Stories. The world’s full of them. From the fairy tales of childrens’ bedtimes, through the cautionary tales of friends whose good intentions nevertheless landed them in hot water, to the good old-fashioned “boy meets girl” romance.
The stories we tell ourselves as a society are more than simple entertainment or sharing of experiences, though. They are lessons — canned wisdom on what might happen to us should we find ourselves in a similar position. Without the tale of the Frog Princess I doubt there would be many amphibians out there in danger of being treated with affection by passing royalty, but with the story as widely known it is I imagine many young girls, on being chatted up by a magical toad, would think twice before spurning its advances. It may even be the case that the fable causes even the metaphorical frogs of this world to be treated less dismissively than they might otherwise.

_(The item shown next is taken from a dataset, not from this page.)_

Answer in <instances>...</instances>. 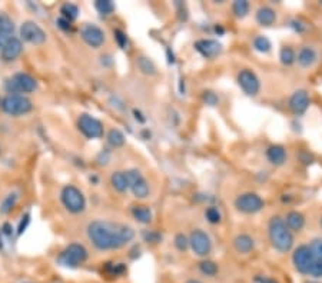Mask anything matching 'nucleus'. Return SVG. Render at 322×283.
I'll return each instance as SVG.
<instances>
[{"label": "nucleus", "mask_w": 322, "mask_h": 283, "mask_svg": "<svg viewBox=\"0 0 322 283\" xmlns=\"http://www.w3.org/2000/svg\"><path fill=\"white\" fill-rule=\"evenodd\" d=\"M249 3L246 1V0H237V1H234V4H232V12H234V15L239 19H243V17L246 16L248 13H249Z\"/></svg>", "instance_id": "31"}, {"label": "nucleus", "mask_w": 322, "mask_h": 283, "mask_svg": "<svg viewBox=\"0 0 322 283\" xmlns=\"http://www.w3.org/2000/svg\"><path fill=\"white\" fill-rule=\"evenodd\" d=\"M279 59H281V63H282V65L291 66V65L295 63L296 54H295V51L291 49V48H284V49L281 50V53H279Z\"/></svg>", "instance_id": "34"}, {"label": "nucleus", "mask_w": 322, "mask_h": 283, "mask_svg": "<svg viewBox=\"0 0 322 283\" xmlns=\"http://www.w3.org/2000/svg\"><path fill=\"white\" fill-rule=\"evenodd\" d=\"M4 229H6V231H4V233L6 234L12 233V232H10V226H9V225H6V226H4Z\"/></svg>", "instance_id": "46"}, {"label": "nucleus", "mask_w": 322, "mask_h": 283, "mask_svg": "<svg viewBox=\"0 0 322 283\" xmlns=\"http://www.w3.org/2000/svg\"><path fill=\"white\" fill-rule=\"evenodd\" d=\"M107 142L113 148H120V146L125 145L126 139H125V134L122 133L119 129H110L109 133H107Z\"/></svg>", "instance_id": "28"}, {"label": "nucleus", "mask_w": 322, "mask_h": 283, "mask_svg": "<svg viewBox=\"0 0 322 283\" xmlns=\"http://www.w3.org/2000/svg\"><path fill=\"white\" fill-rule=\"evenodd\" d=\"M60 199L63 206L68 209L70 213H82L86 209V199L82 193L80 189H78L76 186L73 184H68L62 189V193H60Z\"/></svg>", "instance_id": "5"}, {"label": "nucleus", "mask_w": 322, "mask_h": 283, "mask_svg": "<svg viewBox=\"0 0 322 283\" xmlns=\"http://www.w3.org/2000/svg\"><path fill=\"white\" fill-rule=\"evenodd\" d=\"M309 283H318V282H309Z\"/></svg>", "instance_id": "48"}, {"label": "nucleus", "mask_w": 322, "mask_h": 283, "mask_svg": "<svg viewBox=\"0 0 322 283\" xmlns=\"http://www.w3.org/2000/svg\"><path fill=\"white\" fill-rule=\"evenodd\" d=\"M17 200H19V193H16V192H10L4 199L1 200V203H0V215H9V213L15 209Z\"/></svg>", "instance_id": "26"}, {"label": "nucleus", "mask_w": 322, "mask_h": 283, "mask_svg": "<svg viewBox=\"0 0 322 283\" xmlns=\"http://www.w3.org/2000/svg\"><path fill=\"white\" fill-rule=\"evenodd\" d=\"M269 239L272 246L276 250L287 253L292 249L294 245V236L285 225V220L281 217H272L269 222Z\"/></svg>", "instance_id": "2"}, {"label": "nucleus", "mask_w": 322, "mask_h": 283, "mask_svg": "<svg viewBox=\"0 0 322 283\" xmlns=\"http://www.w3.org/2000/svg\"><path fill=\"white\" fill-rule=\"evenodd\" d=\"M110 184L112 187L119 192V193H123L129 189V184H128V179H126V175L125 172H115L112 173L110 176Z\"/></svg>", "instance_id": "24"}, {"label": "nucleus", "mask_w": 322, "mask_h": 283, "mask_svg": "<svg viewBox=\"0 0 322 283\" xmlns=\"http://www.w3.org/2000/svg\"><path fill=\"white\" fill-rule=\"evenodd\" d=\"M199 270L205 276L212 278V276H215L218 273V265L215 262H212V260H202L199 263Z\"/></svg>", "instance_id": "32"}, {"label": "nucleus", "mask_w": 322, "mask_h": 283, "mask_svg": "<svg viewBox=\"0 0 322 283\" xmlns=\"http://www.w3.org/2000/svg\"><path fill=\"white\" fill-rule=\"evenodd\" d=\"M185 283H202L201 281H196V279H189V281H187Z\"/></svg>", "instance_id": "47"}, {"label": "nucleus", "mask_w": 322, "mask_h": 283, "mask_svg": "<svg viewBox=\"0 0 322 283\" xmlns=\"http://www.w3.org/2000/svg\"><path fill=\"white\" fill-rule=\"evenodd\" d=\"M87 237L98 250H115L134 240L135 231L123 223L93 220L87 226Z\"/></svg>", "instance_id": "1"}, {"label": "nucleus", "mask_w": 322, "mask_h": 283, "mask_svg": "<svg viewBox=\"0 0 322 283\" xmlns=\"http://www.w3.org/2000/svg\"><path fill=\"white\" fill-rule=\"evenodd\" d=\"M27 225H29V215H25V217H22V220H20V225H19V229H17V234L23 233Z\"/></svg>", "instance_id": "41"}, {"label": "nucleus", "mask_w": 322, "mask_h": 283, "mask_svg": "<svg viewBox=\"0 0 322 283\" xmlns=\"http://www.w3.org/2000/svg\"><path fill=\"white\" fill-rule=\"evenodd\" d=\"M309 276L312 278H322V260L321 259H315L314 265L309 269Z\"/></svg>", "instance_id": "38"}, {"label": "nucleus", "mask_w": 322, "mask_h": 283, "mask_svg": "<svg viewBox=\"0 0 322 283\" xmlns=\"http://www.w3.org/2000/svg\"><path fill=\"white\" fill-rule=\"evenodd\" d=\"M113 34H115V39H116V42H118L119 48L125 49V48L128 46V36L123 33L122 30H115Z\"/></svg>", "instance_id": "40"}, {"label": "nucleus", "mask_w": 322, "mask_h": 283, "mask_svg": "<svg viewBox=\"0 0 322 283\" xmlns=\"http://www.w3.org/2000/svg\"><path fill=\"white\" fill-rule=\"evenodd\" d=\"M285 225L288 228L289 231H294V232H299L302 231L304 225H305V217L302 213L296 212V210H292L287 215V219H285Z\"/></svg>", "instance_id": "19"}, {"label": "nucleus", "mask_w": 322, "mask_h": 283, "mask_svg": "<svg viewBox=\"0 0 322 283\" xmlns=\"http://www.w3.org/2000/svg\"><path fill=\"white\" fill-rule=\"evenodd\" d=\"M22 51H23L22 40L17 37H9L1 48V59L4 62H13L22 54Z\"/></svg>", "instance_id": "16"}, {"label": "nucleus", "mask_w": 322, "mask_h": 283, "mask_svg": "<svg viewBox=\"0 0 322 283\" xmlns=\"http://www.w3.org/2000/svg\"><path fill=\"white\" fill-rule=\"evenodd\" d=\"M204 102L208 104V106H216L218 104V96L214 93V92H211V90H205L204 92Z\"/></svg>", "instance_id": "39"}, {"label": "nucleus", "mask_w": 322, "mask_h": 283, "mask_svg": "<svg viewBox=\"0 0 322 283\" xmlns=\"http://www.w3.org/2000/svg\"><path fill=\"white\" fill-rule=\"evenodd\" d=\"M267 157L272 165L281 166L287 160V150L281 145H273L269 149L267 150Z\"/></svg>", "instance_id": "18"}, {"label": "nucleus", "mask_w": 322, "mask_h": 283, "mask_svg": "<svg viewBox=\"0 0 322 283\" xmlns=\"http://www.w3.org/2000/svg\"><path fill=\"white\" fill-rule=\"evenodd\" d=\"M276 20V13L275 10L268 7V6H264V7H259L258 12H256V22L262 26H271L275 23Z\"/></svg>", "instance_id": "20"}, {"label": "nucleus", "mask_w": 322, "mask_h": 283, "mask_svg": "<svg viewBox=\"0 0 322 283\" xmlns=\"http://www.w3.org/2000/svg\"><path fill=\"white\" fill-rule=\"evenodd\" d=\"M20 37L34 46H40L46 42V32L33 20H27L20 26Z\"/></svg>", "instance_id": "8"}, {"label": "nucleus", "mask_w": 322, "mask_h": 283, "mask_svg": "<svg viewBox=\"0 0 322 283\" xmlns=\"http://www.w3.org/2000/svg\"><path fill=\"white\" fill-rule=\"evenodd\" d=\"M95 9L102 16H110L115 12V3L110 0H98V1H95Z\"/></svg>", "instance_id": "29"}, {"label": "nucleus", "mask_w": 322, "mask_h": 283, "mask_svg": "<svg viewBox=\"0 0 322 283\" xmlns=\"http://www.w3.org/2000/svg\"><path fill=\"white\" fill-rule=\"evenodd\" d=\"M60 13H62V17L66 19L68 22H72L75 19H78L79 16V9L76 4L73 3H65L62 7H60Z\"/></svg>", "instance_id": "30"}, {"label": "nucleus", "mask_w": 322, "mask_h": 283, "mask_svg": "<svg viewBox=\"0 0 322 283\" xmlns=\"http://www.w3.org/2000/svg\"><path fill=\"white\" fill-rule=\"evenodd\" d=\"M254 239L249 234H238L234 240V246L239 253H249L254 249Z\"/></svg>", "instance_id": "22"}, {"label": "nucleus", "mask_w": 322, "mask_h": 283, "mask_svg": "<svg viewBox=\"0 0 322 283\" xmlns=\"http://www.w3.org/2000/svg\"><path fill=\"white\" fill-rule=\"evenodd\" d=\"M80 36L86 45L93 49H99L105 43V32L96 25H90V23L83 25L80 29Z\"/></svg>", "instance_id": "13"}, {"label": "nucleus", "mask_w": 322, "mask_h": 283, "mask_svg": "<svg viewBox=\"0 0 322 283\" xmlns=\"http://www.w3.org/2000/svg\"><path fill=\"white\" fill-rule=\"evenodd\" d=\"M125 175H126V179H128L129 189L132 190L135 198L145 199V198L149 196V193H151L149 183L146 182V179L143 178V175L137 169H129V170L125 172Z\"/></svg>", "instance_id": "7"}, {"label": "nucleus", "mask_w": 322, "mask_h": 283, "mask_svg": "<svg viewBox=\"0 0 322 283\" xmlns=\"http://www.w3.org/2000/svg\"><path fill=\"white\" fill-rule=\"evenodd\" d=\"M78 126H79V130L85 134L87 139H99L103 136L102 122L90 115H86V113L80 115L78 119Z\"/></svg>", "instance_id": "10"}, {"label": "nucleus", "mask_w": 322, "mask_h": 283, "mask_svg": "<svg viewBox=\"0 0 322 283\" xmlns=\"http://www.w3.org/2000/svg\"><path fill=\"white\" fill-rule=\"evenodd\" d=\"M143 237H145L148 242H153V243H158V242H161V239H162L159 234L148 233V232H146V233H143Z\"/></svg>", "instance_id": "43"}, {"label": "nucleus", "mask_w": 322, "mask_h": 283, "mask_svg": "<svg viewBox=\"0 0 322 283\" xmlns=\"http://www.w3.org/2000/svg\"><path fill=\"white\" fill-rule=\"evenodd\" d=\"M321 226H322V219H321Z\"/></svg>", "instance_id": "49"}, {"label": "nucleus", "mask_w": 322, "mask_h": 283, "mask_svg": "<svg viewBox=\"0 0 322 283\" xmlns=\"http://www.w3.org/2000/svg\"><path fill=\"white\" fill-rule=\"evenodd\" d=\"M87 249L80 243H70L66 249L57 256V263L65 267H78L87 260Z\"/></svg>", "instance_id": "3"}, {"label": "nucleus", "mask_w": 322, "mask_h": 283, "mask_svg": "<svg viewBox=\"0 0 322 283\" xmlns=\"http://www.w3.org/2000/svg\"><path fill=\"white\" fill-rule=\"evenodd\" d=\"M309 249L312 250V253L317 259L322 260V239H314L309 245Z\"/></svg>", "instance_id": "37"}, {"label": "nucleus", "mask_w": 322, "mask_h": 283, "mask_svg": "<svg viewBox=\"0 0 322 283\" xmlns=\"http://www.w3.org/2000/svg\"><path fill=\"white\" fill-rule=\"evenodd\" d=\"M135 115H136V119H139V120H140V122H145V119H143V117H140L142 116V115H140V113H139V112H136L135 110Z\"/></svg>", "instance_id": "45"}, {"label": "nucleus", "mask_w": 322, "mask_h": 283, "mask_svg": "<svg viewBox=\"0 0 322 283\" xmlns=\"http://www.w3.org/2000/svg\"><path fill=\"white\" fill-rule=\"evenodd\" d=\"M57 23H59V27L60 29H63V30H70L72 29V25H70V22H68L66 19H63V17H60L59 20H57Z\"/></svg>", "instance_id": "44"}, {"label": "nucleus", "mask_w": 322, "mask_h": 283, "mask_svg": "<svg viewBox=\"0 0 322 283\" xmlns=\"http://www.w3.org/2000/svg\"><path fill=\"white\" fill-rule=\"evenodd\" d=\"M205 217H206V220H208L209 223L216 225V223H219L220 222V212L216 207L211 206V207H208V209L205 210Z\"/></svg>", "instance_id": "35"}, {"label": "nucleus", "mask_w": 322, "mask_h": 283, "mask_svg": "<svg viewBox=\"0 0 322 283\" xmlns=\"http://www.w3.org/2000/svg\"><path fill=\"white\" fill-rule=\"evenodd\" d=\"M195 49L198 50L205 59H214L222 53V45L214 39H201L195 43Z\"/></svg>", "instance_id": "15"}, {"label": "nucleus", "mask_w": 322, "mask_h": 283, "mask_svg": "<svg viewBox=\"0 0 322 283\" xmlns=\"http://www.w3.org/2000/svg\"><path fill=\"white\" fill-rule=\"evenodd\" d=\"M238 84L248 96H256L261 89L258 76L249 69H243L238 73Z\"/></svg>", "instance_id": "11"}, {"label": "nucleus", "mask_w": 322, "mask_h": 283, "mask_svg": "<svg viewBox=\"0 0 322 283\" xmlns=\"http://www.w3.org/2000/svg\"><path fill=\"white\" fill-rule=\"evenodd\" d=\"M235 206L239 212L243 213H256L264 207V200L256 193H243L238 196L235 200Z\"/></svg>", "instance_id": "14"}, {"label": "nucleus", "mask_w": 322, "mask_h": 283, "mask_svg": "<svg viewBox=\"0 0 322 283\" xmlns=\"http://www.w3.org/2000/svg\"><path fill=\"white\" fill-rule=\"evenodd\" d=\"M255 283H278L275 279H272V278H269V276H255L254 279Z\"/></svg>", "instance_id": "42"}, {"label": "nucleus", "mask_w": 322, "mask_h": 283, "mask_svg": "<svg viewBox=\"0 0 322 283\" xmlns=\"http://www.w3.org/2000/svg\"><path fill=\"white\" fill-rule=\"evenodd\" d=\"M136 66L137 69L143 73V75H148V76H155L158 69H156V65L153 63L152 60L146 56H139L136 59Z\"/></svg>", "instance_id": "25"}, {"label": "nucleus", "mask_w": 322, "mask_h": 283, "mask_svg": "<svg viewBox=\"0 0 322 283\" xmlns=\"http://www.w3.org/2000/svg\"><path fill=\"white\" fill-rule=\"evenodd\" d=\"M132 215L135 217L139 223H143V225H148L152 222V210L149 209V206H145V205H137L132 207Z\"/></svg>", "instance_id": "21"}, {"label": "nucleus", "mask_w": 322, "mask_h": 283, "mask_svg": "<svg viewBox=\"0 0 322 283\" xmlns=\"http://www.w3.org/2000/svg\"><path fill=\"white\" fill-rule=\"evenodd\" d=\"M308 107H309V96H308L306 90H296L289 99L291 112L296 116H301L305 113Z\"/></svg>", "instance_id": "17"}, {"label": "nucleus", "mask_w": 322, "mask_h": 283, "mask_svg": "<svg viewBox=\"0 0 322 283\" xmlns=\"http://www.w3.org/2000/svg\"><path fill=\"white\" fill-rule=\"evenodd\" d=\"M254 48L261 53H268L271 50L272 45L268 37L265 36H256L254 39Z\"/></svg>", "instance_id": "33"}, {"label": "nucleus", "mask_w": 322, "mask_h": 283, "mask_svg": "<svg viewBox=\"0 0 322 283\" xmlns=\"http://www.w3.org/2000/svg\"><path fill=\"white\" fill-rule=\"evenodd\" d=\"M189 246L198 256H206L212 250V242L204 231H193L189 236Z\"/></svg>", "instance_id": "12"}, {"label": "nucleus", "mask_w": 322, "mask_h": 283, "mask_svg": "<svg viewBox=\"0 0 322 283\" xmlns=\"http://www.w3.org/2000/svg\"><path fill=\"white\" fill-rule=\"evenodd\" d=\"M315 259L317 257L314 256L312 250L309 249V246H306V245H301L299 248H296L295 252H294V255H292L294 266L302 275H308L309 273V269L314 265Z\"/></svg>", "instance_id": "9"}, {"label": "nucleus", "mask_w": 322, "mask_h": 283, "mask_svg": "<svg viewBox=\"0 0 322 283\" xmlns=\"http://www.w3.org/2000/svg\"><path fill=\"white\" fill-rule=\"evenodd\" d=\"M175 246L178 250L185 252L189 248V237H187L184 233H178L175 236Z\"/></svg>", "instance_id": "36"}, {"label": "nucleus", "mask_w": 322, "mask_h": 283, "mask_svg": "<svg viewBox=\"0 0 322 283\" xmlns=\"http://www.w3.org/2000/svg\"><path fill=\"white\" fill-rule=\"evenodd\" d=\"M4 89L9 92V95L32 93L37 89V82L33 76L27 73H16L15 76L6 80Z\"/></svg>", "instance_id": "6"}, {"label": "nucleus", "mask_w": 322, "mask_h": 283, "mask_svg": "<svg viewBox=\"0 0 322 283\" xmlns=\"http://www.w3.org/2000/svg\"><path fill=\"white\" fill-rule=\"evenodd\" d=\"M298 63L302 67H309L312 66L317 60V53L315 50L311 49V48H302L298 53V57H296Z\"/></svg>", "instance_id": "23"}, {"label": "nucleus", "mask_w": 322, "mask_h": 283, "mask_svg": "<svg viewBox=\"0 0 322 283\" xmlns=\"http://www.w3.org/2000/svg\"><path fill=\"white\" fill-rule=\"evenodd\" d=\"M15 30V23L7 13L0 10V36H9Z\"/></svg>", "instance_id": "27"}, {"label": "nucleus", "mask_w": 322, "mask_h": 283, "mask_svg": "<svg viewBox=\"0 0 322 283\" xmlns=\"http://www.w3.org/2000/svg\"><path fill=\"white\" fill-rule=\"evenodd\" d=\"M0 104H1V100H0Z\"/></svg>", "instance_id": "50"}, {"label": "nucleus", "mask_w": 322, "mask_h": 283, "mask_svg": "<svg viewBox=\"0 0 322 283\" xmlns=\"http://www.w3.org/2000/svg\"><path fill=\"white\" fill-rule=\"evenodd\" d=\"M0 106L3 112L10 116H23L33 109L32 100L25 95H7Z\"/></svg>", "instance_id": "4"}]
</instances>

When we’re faced with new and challenging situations the stories we know are often a helpful shortcut in trying to decide what to do. The “We’ve heard that one before and we know how it’s going to end,” voice. Sometimes there are several stories that start with the same situation but with different eventual outcomes but in any case they still give us a head start in our thinking so that we don’t have to consider everything from scratch when we encounter something new. At the very least, it’s reassuring to come to some decision and then be able to point at examples and say, “I’m doing this because that’s what might happen.”
The world is however very short of stories featuring polyamory. When we start talking to people who are new to the concept we are frequently met with responses not to what we’re saying, but to the nearest example from experience, whether that’s personal, second-hand anecdotes or the plot of the latest Hollywood RomCom. The illicit affair. The sham marriage. The commitment-phobe. The seducer taking advantage of the naive victim. And of course, the perennial bowl-of-car-keys party. As a friend of mine once said, explaining poly to people is often not so much an exercise in teaching them
about something as getting them to unlearn the preconceptions they have. These preconceptions come from the stories around us.
Stories also play their part when people are trying to come to terms with feelings of a polyamorous nature. I’ve lost track of the number of “how I discovered poly” explanations which have boiled down to “I was settled with my partner when I found myself falling in love with someone else, and thought it was wrong until I happened across a description of polyamory.” How many more people are instead living with “I was settled with my partner but then I found myself falling in love with someone else, so we split up”? Because that’s what you do — that’s what our stories tell us happens. If we fall in love with someone else we either need to leave the person we’re with (because we obviously don’t love them enough) or we need to break off contact with the new person in the hope of saving the relationship which is so clearly on the rocks.
If you are aware that the lack of relevant stories is an effect of their taboo nature you can perhaps be more readily able to tell yourself “It’s OK, most of the world doesn’t understand my situation so I’ll have to figure it out for myself.” That can be a tiring thing to be doing day-in, day-out, and particularly when what you’re trying to figure out is most likely emotionally challenging. Sometimes there’s no right — or even good — answer, but even figuring out the imperfect but possible answers by yourself can be hard. Unless you’re very confident in what you feel there’s always a danger of thinking, “Perhaps I’m fooling myself and the rest of the world is right after all.”
Over the last few years I have become more and more sure that I am at heart truly polyamorous. I’m not the commitment-phobe, the womanizer or one half of a sham marriage. In the early stages of exploring poly I did have occasional doubts but a real turning point for me was OpenCon in 2010. Why? Because of the stories. Because everyone I spoke to had their own tale to tell. Whether it was similar to mine or completely at odds, whether it had a happy or sad ending, it gave me faith that there were people out there who weren’t living the same few relationship plots that we are surrounded by in the society we live in.
I said earlier that the world is short of stories featuring polyamory. That isn’t actually true. The world is full of stories featuring polyamory, but very few of them are widely told. If you’re here, reading this article, you probably have your own story to tell. It may not involve a cast of dozens of interrelated partners and may not have much drama. It may even be as simple as “We talked about it for a bit but in the end decided it wasn’t for us.” Whether polyamory is the central point or a side issue the world needs more of these stories to be told, so that one day someone wrestling on their own with their conscience, or attempting to explain their lifestyle or feelings to a friend or partner can have the option of saying, “Well you know that story about boy meets girl who meets another girl, and they all live happily ever after? It’s a bit like that.”